Bultmann's notorious claim that “I do indeed think we can know almost nothing concerning the life and personality of Jesus” is on one level overstated and easy to dismiss. There are lots of things that we can know about the life of Jesus with a degree of confidence, his healing activity, his proclamation of the kingdom, his connection to John the Baptist, the call of disciples who continued the movement after his arrest and crucifixion, and so on. Beginning from this kind of secure information, one can produce a good sketch of the life of Jesus, and E. P. Sanders has illustrated how much one can do with this kind of data when we integrate them into an informed understanding of Jesus' historical context.

But knowing things about the historical Jesus is not the same as being able to write his biography.

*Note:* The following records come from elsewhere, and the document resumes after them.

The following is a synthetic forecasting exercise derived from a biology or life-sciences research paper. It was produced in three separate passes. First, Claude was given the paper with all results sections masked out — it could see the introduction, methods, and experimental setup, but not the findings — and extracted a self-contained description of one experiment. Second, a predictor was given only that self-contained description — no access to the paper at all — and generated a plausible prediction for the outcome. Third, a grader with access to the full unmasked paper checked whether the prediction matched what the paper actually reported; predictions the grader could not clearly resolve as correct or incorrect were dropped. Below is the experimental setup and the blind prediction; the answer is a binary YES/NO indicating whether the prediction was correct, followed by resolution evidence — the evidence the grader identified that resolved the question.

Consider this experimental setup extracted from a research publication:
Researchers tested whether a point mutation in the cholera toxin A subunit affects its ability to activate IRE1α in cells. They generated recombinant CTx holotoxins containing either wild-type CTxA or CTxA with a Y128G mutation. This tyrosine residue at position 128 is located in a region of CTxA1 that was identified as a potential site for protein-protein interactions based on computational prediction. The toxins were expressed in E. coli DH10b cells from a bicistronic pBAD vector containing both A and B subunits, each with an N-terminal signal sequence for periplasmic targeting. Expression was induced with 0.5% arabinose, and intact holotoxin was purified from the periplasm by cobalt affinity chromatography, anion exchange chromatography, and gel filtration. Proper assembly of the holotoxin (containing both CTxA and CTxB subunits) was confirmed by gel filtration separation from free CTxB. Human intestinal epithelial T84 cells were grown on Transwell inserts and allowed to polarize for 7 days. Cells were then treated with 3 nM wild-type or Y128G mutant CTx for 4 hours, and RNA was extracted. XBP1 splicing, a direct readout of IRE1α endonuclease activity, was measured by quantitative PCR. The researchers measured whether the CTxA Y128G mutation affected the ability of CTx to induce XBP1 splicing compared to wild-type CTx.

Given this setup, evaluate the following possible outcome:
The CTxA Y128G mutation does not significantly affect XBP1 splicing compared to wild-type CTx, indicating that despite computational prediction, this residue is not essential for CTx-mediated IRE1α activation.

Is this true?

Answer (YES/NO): NO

Bultmann rightly pointed out that we do not have the data available to trace his psychological development in the manner of contemporary biography. Yet recent years have seen an increasing confidence in our ability to paint something approaching a complete picture of Jesus' life and personality, as if all the relevant and necessary materials for that complete picture are available somewhere. It just takes a bit of effort to get at them. We spend many painful hours sifting and honing criteria because we feel that the literary deposit is somewhere bound to contain all the material of real importance. Only matters peripheral to the task of reconstructing the key elements in his life have disappeared.

This kind of assumption develops out of an unrealistic perspective on the task. We proceed as if we are doing the work of restoration, clearing the dirt, the damage, the rust in order to unveil the real Jesus. But the quest is not about restoration.  It is a task of ancient history and when understood as ancient history, discussion about the historical Jesus should constantly involve the reminder that massive amounts of key data must be missing.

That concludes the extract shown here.